Eric Patton, Ph.D., associate professor of management at Saint Joseph's Unviersity explains that research shows both upsides and downsides to remote work. Remote work brings up several key issues that companies, managers and individual workers need to consider – and the current coronavirus threat means many are having to do so on a speedier timeline:

1. Technology: The expansion of remote work has been made possible by virtual communication tools like Skype, Zoom and Slack.

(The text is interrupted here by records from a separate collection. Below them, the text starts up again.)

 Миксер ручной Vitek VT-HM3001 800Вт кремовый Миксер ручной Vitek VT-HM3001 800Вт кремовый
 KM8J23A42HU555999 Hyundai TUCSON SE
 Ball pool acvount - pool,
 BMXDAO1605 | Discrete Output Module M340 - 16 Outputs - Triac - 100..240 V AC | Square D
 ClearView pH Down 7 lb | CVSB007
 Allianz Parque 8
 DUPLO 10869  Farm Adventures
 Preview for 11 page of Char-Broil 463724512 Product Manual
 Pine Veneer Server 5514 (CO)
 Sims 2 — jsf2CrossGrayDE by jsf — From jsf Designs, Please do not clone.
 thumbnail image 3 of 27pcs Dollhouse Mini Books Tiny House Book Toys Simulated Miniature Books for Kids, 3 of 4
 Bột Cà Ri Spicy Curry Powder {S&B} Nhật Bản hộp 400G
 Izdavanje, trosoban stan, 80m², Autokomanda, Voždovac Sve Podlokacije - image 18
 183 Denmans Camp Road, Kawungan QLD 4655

According to Patton, companies need to consider how sophisticated a tool they need to perform core work operations, whether the majority of the workforce is tech savvy enough to use it effectively, and if the chosen tool has the capacity to withstand a high volume of use.

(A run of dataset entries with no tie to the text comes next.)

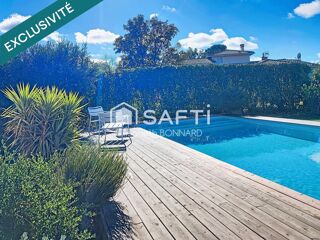  Maison  vendre 5 pices 120 m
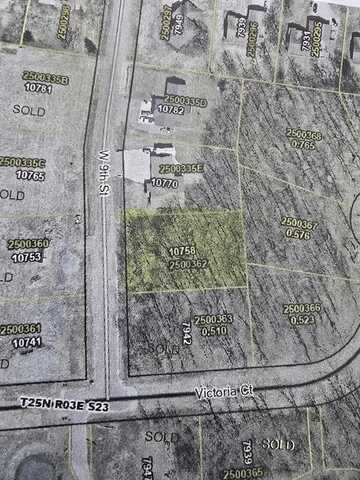 10758 W 9TH STREET, Hewitt, WI 54441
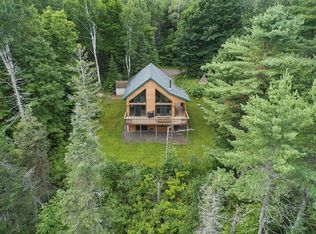 9482 Snowshoe Rd, Presque Isle, WI 54557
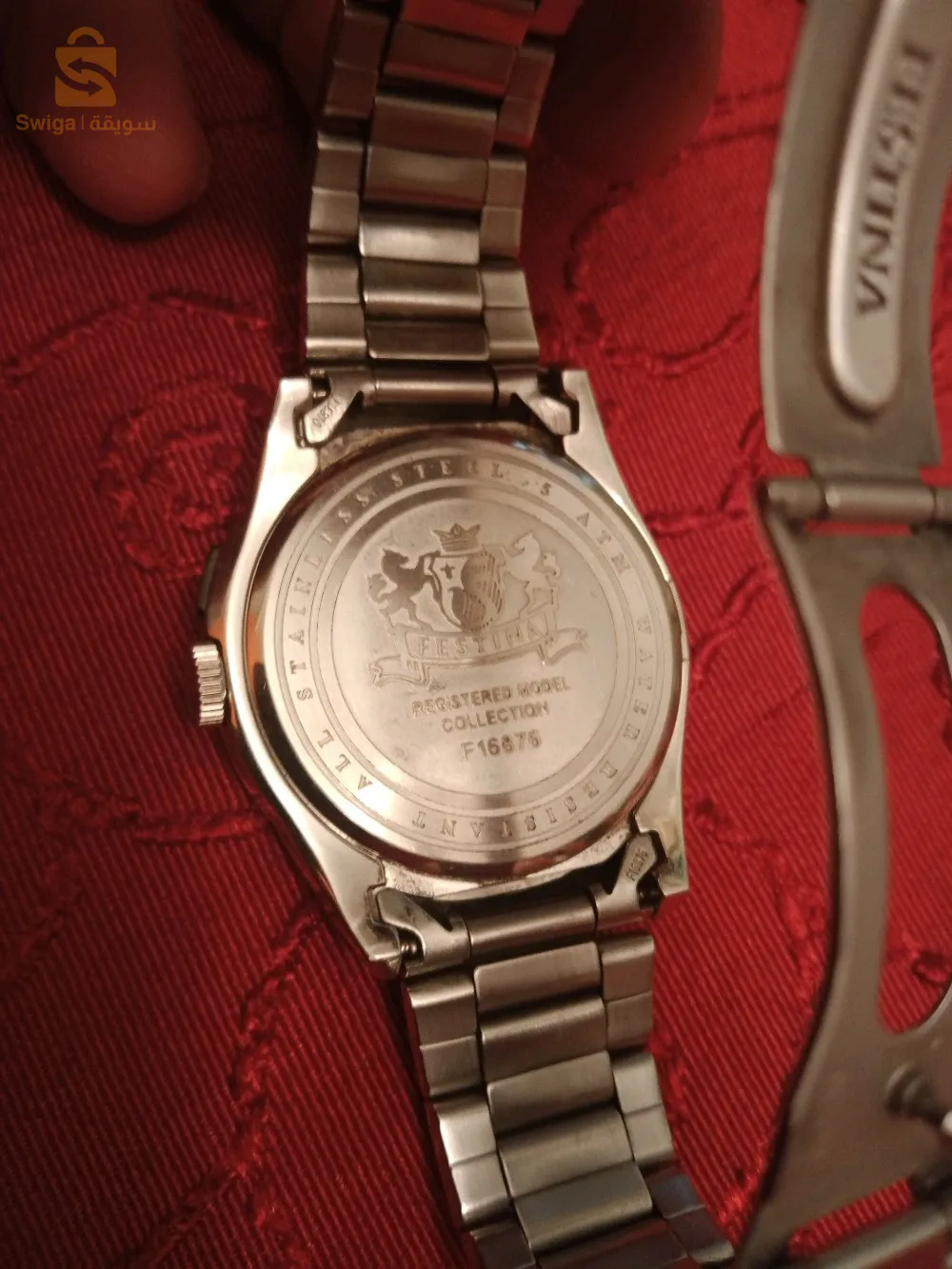 montres Homme LOTUS ET FESTINA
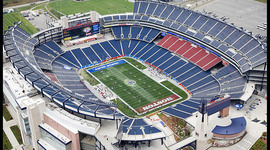 Timeline: History of the NFL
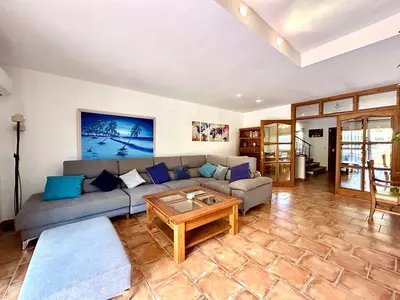 Semi-Detached House in Estepona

“Companies need to be thinking about not only do we have the skills to go remote and do we have the tools, but whether these tools will be able to handle a 500% increase in traffic,” Patton says.

2. Social interaction:  Companies including Yahoo and IBM have made headlines in recent years for ending remote work policies because leadership felt that teams communicate and collaborate more effectively if they were working face-to-face. 

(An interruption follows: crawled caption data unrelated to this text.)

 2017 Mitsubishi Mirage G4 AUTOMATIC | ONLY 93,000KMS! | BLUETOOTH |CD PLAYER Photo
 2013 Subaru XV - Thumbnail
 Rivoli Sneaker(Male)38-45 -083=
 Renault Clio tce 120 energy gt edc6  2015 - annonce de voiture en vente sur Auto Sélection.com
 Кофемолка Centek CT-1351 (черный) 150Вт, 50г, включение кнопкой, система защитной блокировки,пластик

There is some truth to those arguments, Patton says, noting that studies have shown co-workers don’t have the same level of trust for each other if they are only acquainted virtually. “We are social animals and if we’re all going to be working alone in our homes, there is something that will be lost,” Patton says.

While social distancing is part of the protocol for slowing the spread of coronavirus, going forward, Patton says companies could take a cue from counterparts who are fully virtual and create opportunities where remote co-workers can get together in person. 

3. The ‘presenteeism’ problem: In Patton’s studies of absenteeism, he has also noticed the growing problem of “presenteeism,” or when workers continue to come to the office even if they are sick. In some cases, people won’t be paid if they don’t work; in others, workers fear the stigma of staying home.

But either way, sick employees reporting for duty ends up costing companies over the long-term, Patton says, noting that coronavirus could be the jumping off point for important discussions about expanding paid sick time or reducing the backlash workers feel over taking a sick day.

“Maybe we’ll start rethinking some of these policies and practices that might force people to go to work sick when they shouldn’t,” Patton says. “It’s not good for companies, either, when their employees are showing up and not being productive.”

4. Work-life balance: The paradox of remote work is that while managers or co-workers at the office might assume the co-worker at home is “goofing off,” the reality may be that some are actually working more than they would have otherwise.  

“Some people may end up working 24 hours a day because they no longer have the clear delineation between work and home,” Patton says.

To avoid this problem, employees and managers must collaborate to redraw those lines – which could become even more complicated during the current crisis because many people are being asked to work remotely while their spouses and children are at home as well, because their offices and schools are closed.

“It’s going to take some planning on everybody’s part in terms of delineating my day when I’m working from home and also coordinating what needs to be done, what are the deadlines I need to meet and when do I need to be available for discussion or online meetings,” Patton says. “This might, in a way, usher in some long-term changes in how we work, potentially for the better.”